National citizenship is a core mode of social membership and belonging in ‘modern’ societies. In democratic societies, citizenship carries an aspiration to inclusion – so, citizens have a claim to equal social rights and membership. However, the institutions that are responsible for granting access to citizenship are falling well short of this vision. This gap is especially evident for migrants who want to become citizens or want to claim a long-term residence permit but find that the legal or financial barriers are too high. Citizenship has always operated to exclude some people just as much as it includes others, and indeed is argued by some to be inherently exclusionary, a story of complacency, hypocrisy, and domination, flattering to citizens and demeaning for noncitizens (Kochenov, 2019). With regard to the citizenship of migrants (especially those who naturalise), we see that inclusion and exclusion are the simultaneous experiences of the same people. Recent innovations in policies on access to citizenship across a wide range of countries contribute to a troubling observation: getting access to legal citizenship has become increasingly difficult, in particular for the most vulnerable groups of migrants, and gaining citizenship in the legal sense sometimes does not make one a citizen in a comprehensive substantive sense.
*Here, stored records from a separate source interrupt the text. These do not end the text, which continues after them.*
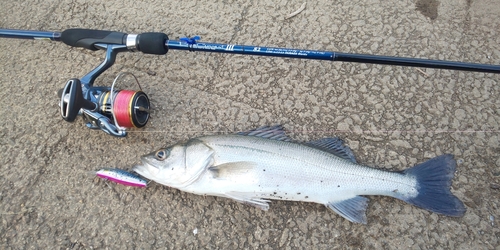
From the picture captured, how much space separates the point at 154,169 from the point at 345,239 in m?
1.50

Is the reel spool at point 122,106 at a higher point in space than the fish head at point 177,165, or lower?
higher

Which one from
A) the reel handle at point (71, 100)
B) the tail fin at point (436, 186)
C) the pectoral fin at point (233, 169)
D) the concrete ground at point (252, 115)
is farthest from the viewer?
the concrete ground at point (252, 115)

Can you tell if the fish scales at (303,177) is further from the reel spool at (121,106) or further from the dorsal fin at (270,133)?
the reel spool at (121,106)

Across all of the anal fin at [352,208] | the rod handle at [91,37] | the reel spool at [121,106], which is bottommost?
the anal fin at [352,208]

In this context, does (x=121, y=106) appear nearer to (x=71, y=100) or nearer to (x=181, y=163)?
(x=71, y=100)

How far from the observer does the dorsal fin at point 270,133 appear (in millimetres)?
2713

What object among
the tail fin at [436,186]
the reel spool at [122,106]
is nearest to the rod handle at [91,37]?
the reel spool at [122,106]

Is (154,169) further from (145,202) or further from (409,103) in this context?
(409,103)

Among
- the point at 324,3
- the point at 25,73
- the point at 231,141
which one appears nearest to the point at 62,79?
the point at 25,73

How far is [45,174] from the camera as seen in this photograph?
9.57 ft

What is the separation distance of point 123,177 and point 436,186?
229cm

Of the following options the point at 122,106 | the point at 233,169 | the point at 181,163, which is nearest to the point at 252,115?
the point at 233,169

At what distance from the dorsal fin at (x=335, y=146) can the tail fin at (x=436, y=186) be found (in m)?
0.42

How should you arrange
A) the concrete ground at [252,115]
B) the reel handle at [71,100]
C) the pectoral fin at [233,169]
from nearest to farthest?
the reel handle at [71,100]
the pectoral fin at [233,169]
the concrete ground at [252,115]
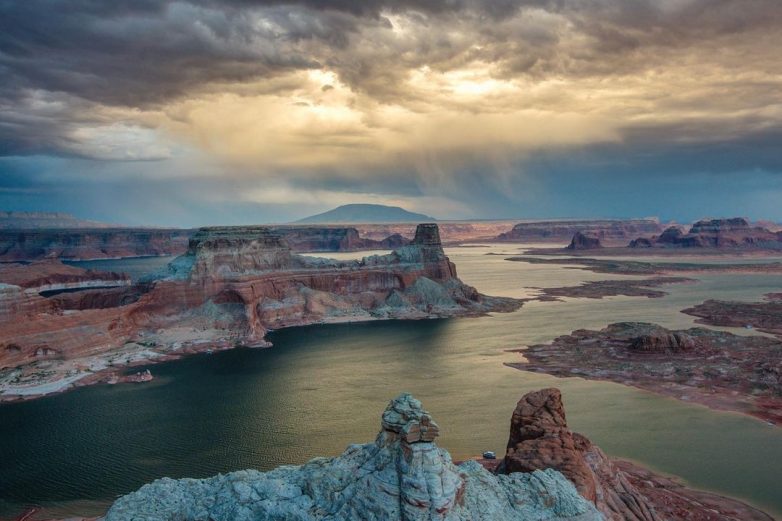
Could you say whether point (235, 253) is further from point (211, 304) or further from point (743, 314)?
point (743, 314)

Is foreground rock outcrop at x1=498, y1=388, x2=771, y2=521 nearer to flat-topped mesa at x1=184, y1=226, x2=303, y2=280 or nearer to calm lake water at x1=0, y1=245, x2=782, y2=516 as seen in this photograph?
calm lake water at x1=0, y1=245, x2=782, y2=516

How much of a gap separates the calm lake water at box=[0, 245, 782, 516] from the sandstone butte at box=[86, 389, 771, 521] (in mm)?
11029

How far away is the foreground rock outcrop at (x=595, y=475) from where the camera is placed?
23594 millimetres

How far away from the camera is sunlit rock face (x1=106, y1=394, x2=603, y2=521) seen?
18.3m

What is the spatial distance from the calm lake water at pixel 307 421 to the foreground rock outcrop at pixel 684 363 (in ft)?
8.98

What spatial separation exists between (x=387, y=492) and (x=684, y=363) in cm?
4732

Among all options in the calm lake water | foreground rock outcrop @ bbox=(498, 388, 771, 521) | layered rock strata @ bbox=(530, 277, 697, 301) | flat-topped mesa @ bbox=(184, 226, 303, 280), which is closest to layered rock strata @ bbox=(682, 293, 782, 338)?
layered rock strata @ bbox=(530, 277, 697, 301)

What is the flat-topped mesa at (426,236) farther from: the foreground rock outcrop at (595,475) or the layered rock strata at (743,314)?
the foreground rock outcrop at (595,475)

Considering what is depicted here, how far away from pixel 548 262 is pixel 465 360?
13983 cm

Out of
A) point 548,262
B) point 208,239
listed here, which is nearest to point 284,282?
point 208,239

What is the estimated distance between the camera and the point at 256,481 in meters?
20.8

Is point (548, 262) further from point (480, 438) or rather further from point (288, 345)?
point (480, 438)

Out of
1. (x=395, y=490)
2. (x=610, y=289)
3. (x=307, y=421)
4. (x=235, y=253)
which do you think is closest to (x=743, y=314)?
(x=610, y=289)

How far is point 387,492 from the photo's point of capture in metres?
18.4
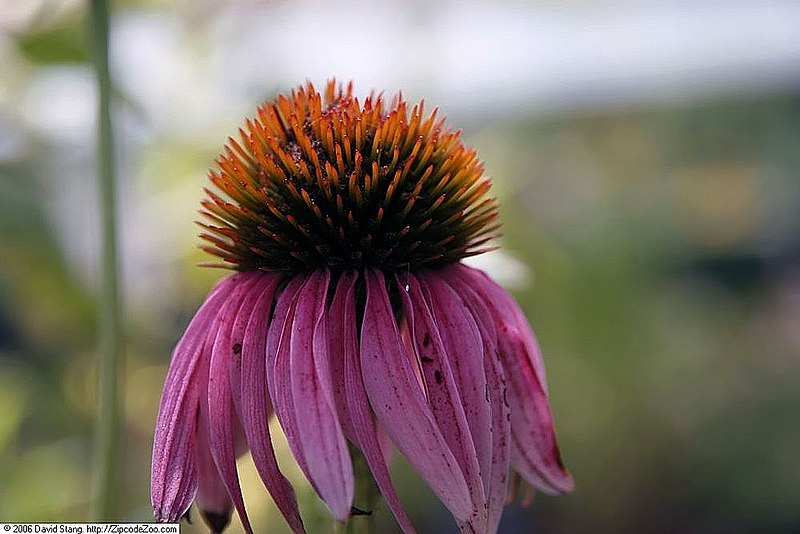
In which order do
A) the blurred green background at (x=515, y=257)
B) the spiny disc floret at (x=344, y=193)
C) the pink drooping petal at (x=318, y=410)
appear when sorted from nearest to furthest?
the pink drooping petal at (x=318, y=410)
the spiny disc floret at (x=344, y=193)
the blurred green background at (x=515, y=257)

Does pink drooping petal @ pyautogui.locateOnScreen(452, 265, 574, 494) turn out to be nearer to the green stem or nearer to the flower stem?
the flower stem

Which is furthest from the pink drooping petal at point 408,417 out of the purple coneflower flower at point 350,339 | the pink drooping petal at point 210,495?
the pink drooping petal at point 210,495

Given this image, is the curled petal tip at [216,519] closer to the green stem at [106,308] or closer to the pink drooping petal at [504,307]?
the green stem at [106,308]

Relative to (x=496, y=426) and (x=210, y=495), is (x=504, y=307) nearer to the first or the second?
(x=496, y=426)

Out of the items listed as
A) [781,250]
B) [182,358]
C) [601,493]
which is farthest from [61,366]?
[781,250]

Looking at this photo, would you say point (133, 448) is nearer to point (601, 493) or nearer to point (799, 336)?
point (601, 493)

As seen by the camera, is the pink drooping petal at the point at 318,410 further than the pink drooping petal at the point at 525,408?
No
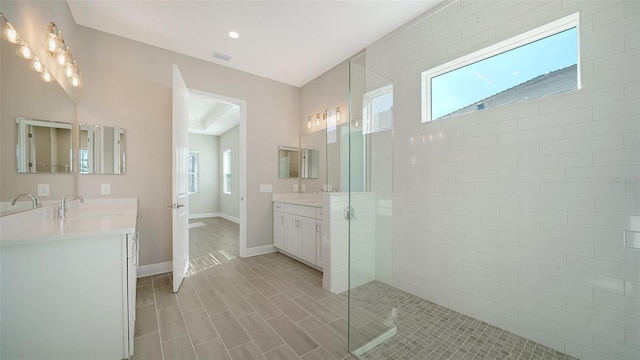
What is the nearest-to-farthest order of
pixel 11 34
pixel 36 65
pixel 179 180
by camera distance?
1. pixel 11 34
2. pixel 36 65
3. pixel 179 180

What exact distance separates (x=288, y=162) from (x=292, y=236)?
A: 1334 mm

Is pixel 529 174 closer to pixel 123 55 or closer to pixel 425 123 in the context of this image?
pixel 425 123

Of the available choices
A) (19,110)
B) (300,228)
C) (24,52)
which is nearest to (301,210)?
(300,228)

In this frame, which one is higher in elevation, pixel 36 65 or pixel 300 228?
pixel 36 65

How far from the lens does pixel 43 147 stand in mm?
1673

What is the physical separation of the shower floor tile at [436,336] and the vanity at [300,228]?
92 cm

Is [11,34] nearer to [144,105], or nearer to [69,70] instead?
[69,70]

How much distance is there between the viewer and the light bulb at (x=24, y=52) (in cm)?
136

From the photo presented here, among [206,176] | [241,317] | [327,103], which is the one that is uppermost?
[327,103]

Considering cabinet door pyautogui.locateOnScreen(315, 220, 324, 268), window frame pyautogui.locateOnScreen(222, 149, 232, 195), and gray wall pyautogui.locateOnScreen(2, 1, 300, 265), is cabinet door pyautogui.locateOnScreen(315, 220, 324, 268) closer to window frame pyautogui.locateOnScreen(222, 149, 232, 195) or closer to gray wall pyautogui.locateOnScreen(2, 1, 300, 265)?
gray wall pyautogui.locateOnScreen(2, 1, 300, 265)

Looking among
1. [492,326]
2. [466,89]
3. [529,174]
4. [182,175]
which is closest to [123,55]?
[182,175]

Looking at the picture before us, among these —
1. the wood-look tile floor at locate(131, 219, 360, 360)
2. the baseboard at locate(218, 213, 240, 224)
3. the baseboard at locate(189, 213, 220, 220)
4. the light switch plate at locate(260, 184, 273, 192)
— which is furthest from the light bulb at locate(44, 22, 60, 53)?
the baseboard at locate(189, 213, 220, 220)

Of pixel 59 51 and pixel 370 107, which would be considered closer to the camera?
pixel 59 51

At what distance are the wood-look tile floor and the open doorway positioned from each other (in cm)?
187
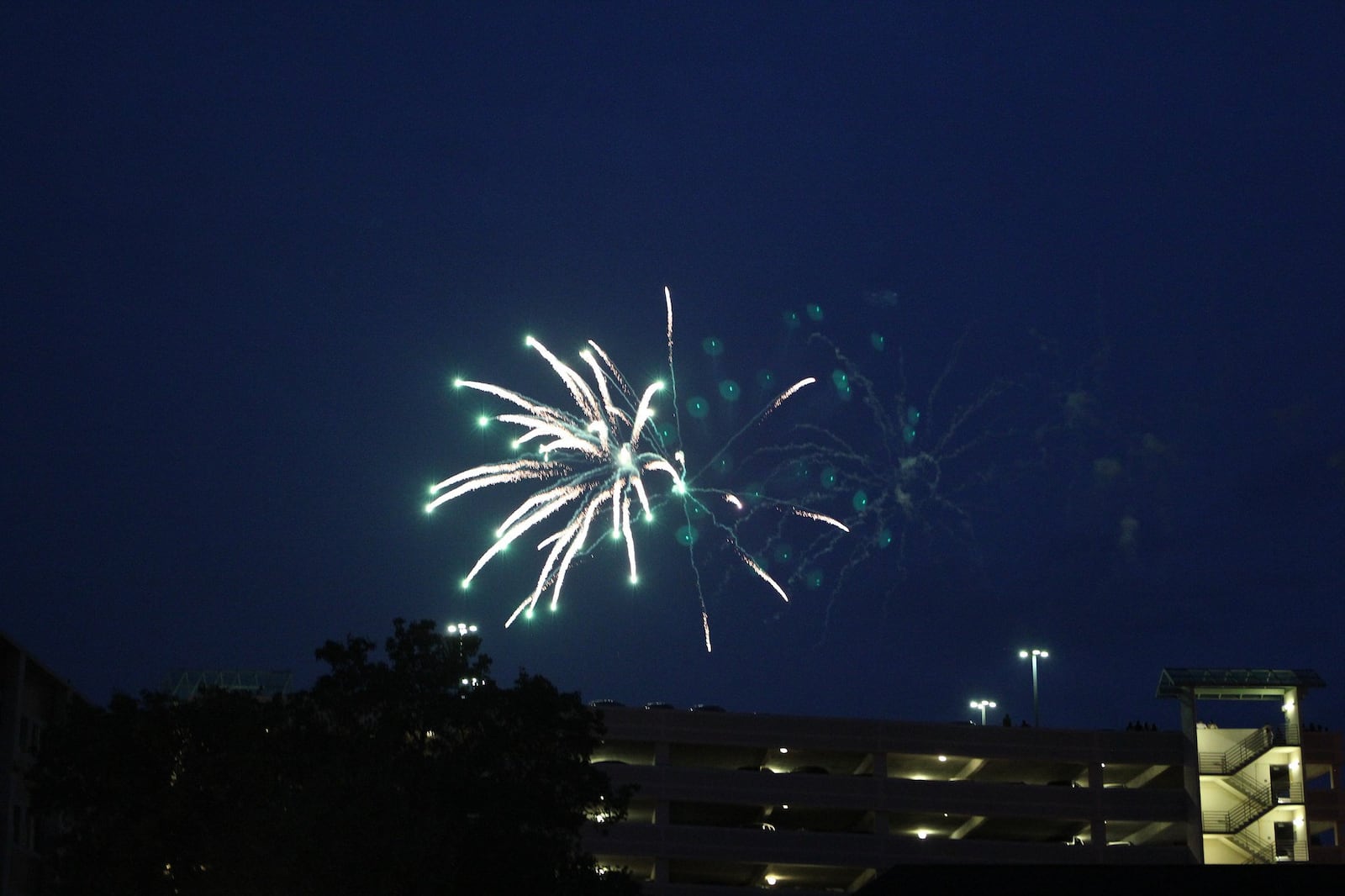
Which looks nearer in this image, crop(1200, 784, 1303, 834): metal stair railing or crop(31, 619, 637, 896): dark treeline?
crop(31, 619, 637, 896): dark treeline

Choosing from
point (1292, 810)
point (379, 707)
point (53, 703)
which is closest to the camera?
point (379, 707)

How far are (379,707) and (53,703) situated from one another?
1034 inches

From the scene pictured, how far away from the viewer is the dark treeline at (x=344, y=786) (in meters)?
37.6

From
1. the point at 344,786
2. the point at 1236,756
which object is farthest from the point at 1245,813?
the point at 344,786

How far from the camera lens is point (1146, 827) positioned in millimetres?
79875

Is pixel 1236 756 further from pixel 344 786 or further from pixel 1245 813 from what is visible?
pixel 344 786

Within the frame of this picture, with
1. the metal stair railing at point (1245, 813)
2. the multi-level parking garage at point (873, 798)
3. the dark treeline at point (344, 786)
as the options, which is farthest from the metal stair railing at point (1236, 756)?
the dark treeline at point (344, 786)

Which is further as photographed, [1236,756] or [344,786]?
[1236,756]

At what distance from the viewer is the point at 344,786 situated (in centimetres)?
3856

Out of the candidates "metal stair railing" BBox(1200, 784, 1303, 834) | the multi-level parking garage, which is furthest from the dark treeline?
"metal stair railing" BBox(1200, 784, 1303, 834)

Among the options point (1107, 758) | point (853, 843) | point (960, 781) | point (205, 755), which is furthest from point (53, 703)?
point (1107, 758)

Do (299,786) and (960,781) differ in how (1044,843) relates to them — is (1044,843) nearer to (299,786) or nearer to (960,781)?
(960,781)

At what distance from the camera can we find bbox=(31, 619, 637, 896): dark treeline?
3762 cm

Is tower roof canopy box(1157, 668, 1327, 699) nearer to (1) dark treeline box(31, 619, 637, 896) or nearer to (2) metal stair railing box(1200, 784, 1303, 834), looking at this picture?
(2) metal stair railing box(1200, 784, 1303, 834)
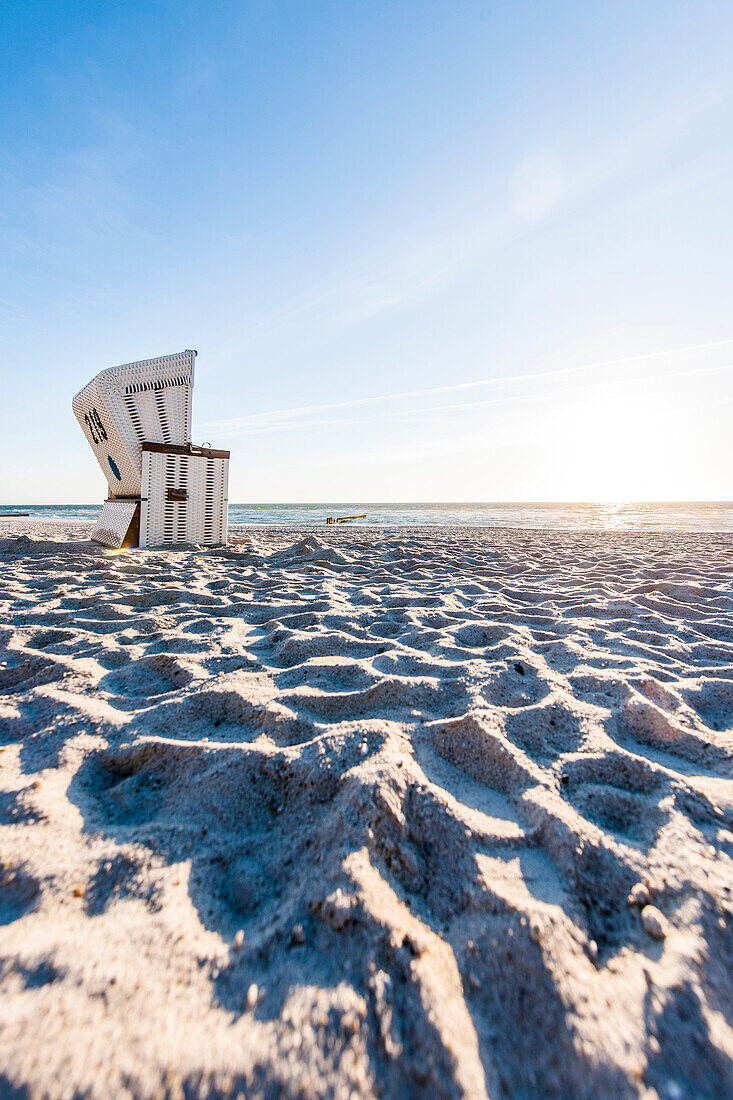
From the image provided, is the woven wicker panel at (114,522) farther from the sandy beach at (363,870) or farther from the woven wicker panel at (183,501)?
the sandy beach at (363,870)

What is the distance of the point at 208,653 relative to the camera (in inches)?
92.7

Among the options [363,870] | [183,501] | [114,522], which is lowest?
[363,870]

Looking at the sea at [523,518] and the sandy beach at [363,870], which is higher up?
the sea at [523,518]

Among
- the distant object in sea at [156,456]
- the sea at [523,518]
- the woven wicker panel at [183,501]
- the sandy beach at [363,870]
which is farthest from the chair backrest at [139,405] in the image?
the sea at [523,518]

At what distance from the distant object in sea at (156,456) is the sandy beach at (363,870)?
3.80 metres

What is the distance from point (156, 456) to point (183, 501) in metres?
0.68

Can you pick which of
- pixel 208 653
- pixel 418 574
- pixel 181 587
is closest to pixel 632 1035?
pixel 208 653

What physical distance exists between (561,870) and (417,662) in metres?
1.20

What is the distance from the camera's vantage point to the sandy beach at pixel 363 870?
0.71 metres

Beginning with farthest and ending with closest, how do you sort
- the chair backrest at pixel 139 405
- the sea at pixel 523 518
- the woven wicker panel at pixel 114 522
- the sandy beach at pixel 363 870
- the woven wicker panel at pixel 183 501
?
the sea at pixel 523 518, the woven wicker panel at pixel 114 522, the woven wicker panel at pixel 183 501, the chair backrest at pixel 139 405, the sandy beach at pixel 363 870

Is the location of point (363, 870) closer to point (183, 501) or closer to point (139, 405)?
point (183, 501)

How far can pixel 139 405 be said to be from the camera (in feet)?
19.2

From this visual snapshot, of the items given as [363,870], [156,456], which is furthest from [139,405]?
[363,870]

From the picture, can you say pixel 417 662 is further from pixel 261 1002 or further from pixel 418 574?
pixel 418 574
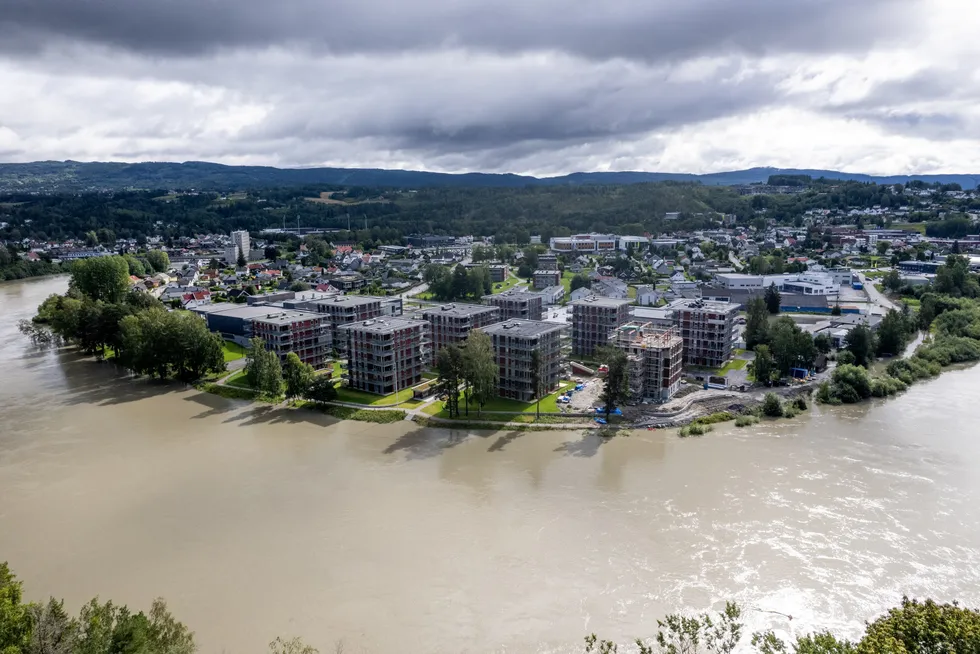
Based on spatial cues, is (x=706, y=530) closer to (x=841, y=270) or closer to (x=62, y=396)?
(x=62, y=396)

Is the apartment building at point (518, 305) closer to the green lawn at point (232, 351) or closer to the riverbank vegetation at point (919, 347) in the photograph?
the green lawn at point (232, 351)

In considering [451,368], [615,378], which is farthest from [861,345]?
[451,368]

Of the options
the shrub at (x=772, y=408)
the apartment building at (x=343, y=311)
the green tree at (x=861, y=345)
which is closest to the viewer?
the shrub at (x=772, y=408)

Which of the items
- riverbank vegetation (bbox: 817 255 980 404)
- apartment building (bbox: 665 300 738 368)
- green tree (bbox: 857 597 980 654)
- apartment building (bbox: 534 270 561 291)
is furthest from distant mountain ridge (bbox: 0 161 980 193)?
green tree (bbox: 857 597 980 654)

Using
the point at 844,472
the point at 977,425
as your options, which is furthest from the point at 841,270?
the point at 844,472

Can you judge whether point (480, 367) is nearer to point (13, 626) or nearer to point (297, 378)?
point (297, 378)

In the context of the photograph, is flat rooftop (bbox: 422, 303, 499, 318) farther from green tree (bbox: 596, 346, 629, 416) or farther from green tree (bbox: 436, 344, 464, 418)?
green tree (bbox: 596, 346, 629, 416)

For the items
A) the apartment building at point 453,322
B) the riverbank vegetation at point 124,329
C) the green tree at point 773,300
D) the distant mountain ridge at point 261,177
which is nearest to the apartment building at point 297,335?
the riverbank vegetation at point 124,329
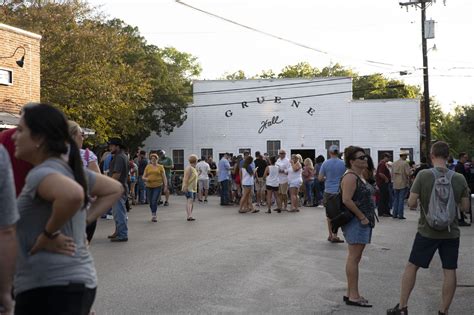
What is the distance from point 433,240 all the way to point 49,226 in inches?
172

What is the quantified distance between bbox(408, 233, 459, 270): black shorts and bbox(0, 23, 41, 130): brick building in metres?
15.8

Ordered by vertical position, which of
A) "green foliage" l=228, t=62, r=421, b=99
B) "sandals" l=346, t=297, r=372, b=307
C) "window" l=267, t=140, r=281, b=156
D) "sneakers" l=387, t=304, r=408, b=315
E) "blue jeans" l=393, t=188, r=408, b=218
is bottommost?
"sandals" l=346, t=297, r=372, b=307

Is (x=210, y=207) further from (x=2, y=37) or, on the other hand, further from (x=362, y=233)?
(x=362, y=233)

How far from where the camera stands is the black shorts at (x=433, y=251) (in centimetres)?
670

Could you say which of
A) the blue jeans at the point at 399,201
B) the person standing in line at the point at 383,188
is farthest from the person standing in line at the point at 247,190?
the blue jeans at the point at 399,201

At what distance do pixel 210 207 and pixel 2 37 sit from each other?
8.25 meters

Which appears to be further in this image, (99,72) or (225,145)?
(225,145)

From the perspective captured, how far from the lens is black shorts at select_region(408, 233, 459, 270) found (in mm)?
6696

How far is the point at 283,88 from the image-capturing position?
4684 cm

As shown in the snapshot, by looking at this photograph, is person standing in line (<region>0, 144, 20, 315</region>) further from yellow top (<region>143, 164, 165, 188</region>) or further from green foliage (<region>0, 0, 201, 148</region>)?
green foliage (<region>0, 0, 201, 148</region>)

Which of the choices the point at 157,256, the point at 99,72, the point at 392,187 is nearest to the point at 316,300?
the point at 157,256

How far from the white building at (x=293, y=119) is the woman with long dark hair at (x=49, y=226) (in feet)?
140

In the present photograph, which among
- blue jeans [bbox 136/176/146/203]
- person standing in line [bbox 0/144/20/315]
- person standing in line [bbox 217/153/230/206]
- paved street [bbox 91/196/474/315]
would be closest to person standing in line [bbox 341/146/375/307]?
paved street [bbox 91/196/474/315]

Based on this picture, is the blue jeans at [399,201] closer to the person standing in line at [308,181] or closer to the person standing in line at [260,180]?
the person standing in line at [308,181]
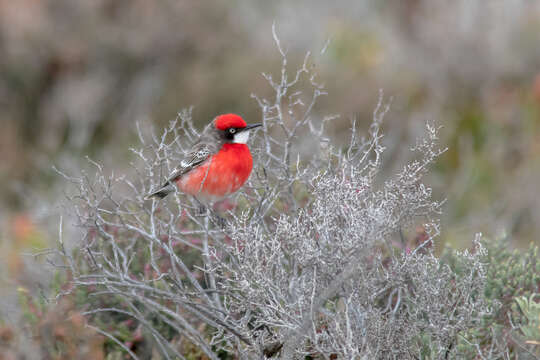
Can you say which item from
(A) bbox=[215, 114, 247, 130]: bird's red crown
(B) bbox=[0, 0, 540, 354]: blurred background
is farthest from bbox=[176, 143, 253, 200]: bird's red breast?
(B) bbox=[0, 0, 540, 354]: blurred background

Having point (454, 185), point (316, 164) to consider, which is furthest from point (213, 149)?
point (454, 185)

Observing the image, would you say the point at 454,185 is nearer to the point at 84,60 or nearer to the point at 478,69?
the point at 478,69

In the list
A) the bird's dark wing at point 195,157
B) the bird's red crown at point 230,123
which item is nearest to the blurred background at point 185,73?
the bird's dark wing at point 195,157

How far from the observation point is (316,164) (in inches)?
155

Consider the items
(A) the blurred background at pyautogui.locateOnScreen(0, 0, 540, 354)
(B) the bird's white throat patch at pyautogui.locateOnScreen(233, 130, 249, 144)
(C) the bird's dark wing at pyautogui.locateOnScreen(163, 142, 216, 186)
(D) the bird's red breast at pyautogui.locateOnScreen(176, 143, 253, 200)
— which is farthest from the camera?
(A) the blurred background at pyautogui.locateOnScreen(0, 0, 540, 354)

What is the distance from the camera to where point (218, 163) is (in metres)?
4.05

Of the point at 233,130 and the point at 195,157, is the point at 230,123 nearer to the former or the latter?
the point at 233,130

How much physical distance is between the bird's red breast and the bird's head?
42mm

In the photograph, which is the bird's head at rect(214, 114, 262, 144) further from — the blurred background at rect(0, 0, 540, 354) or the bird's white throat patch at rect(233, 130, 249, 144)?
the blurred background at rect(0, 0, 540, 354)

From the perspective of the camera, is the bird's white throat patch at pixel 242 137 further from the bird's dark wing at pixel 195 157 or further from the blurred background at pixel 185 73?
the blurred background at pixel 185 73

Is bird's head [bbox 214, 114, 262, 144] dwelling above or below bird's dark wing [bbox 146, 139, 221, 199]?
above

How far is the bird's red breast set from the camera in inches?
157

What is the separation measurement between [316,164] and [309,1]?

The authors of this Special Issue aim to address these transformations from a sociological perspective, to respond to two questions. Through these questions, they aim to contribute to the literature on critical citizenship as well as to the emerging literature on the ‘lived experience’ of citizenship. (1) How do we make sense of the changes in policies on access to citizenship in the last 20 years? (2) How do these changes affect migrants who claim access to citizenship?

Leah Bassel, Pierre Monforte, David Bartram, Kamran Khan, Naturalization policies, citizenship regimes, and the regulation of belonging in anxious societies, Ethnicities, 2020.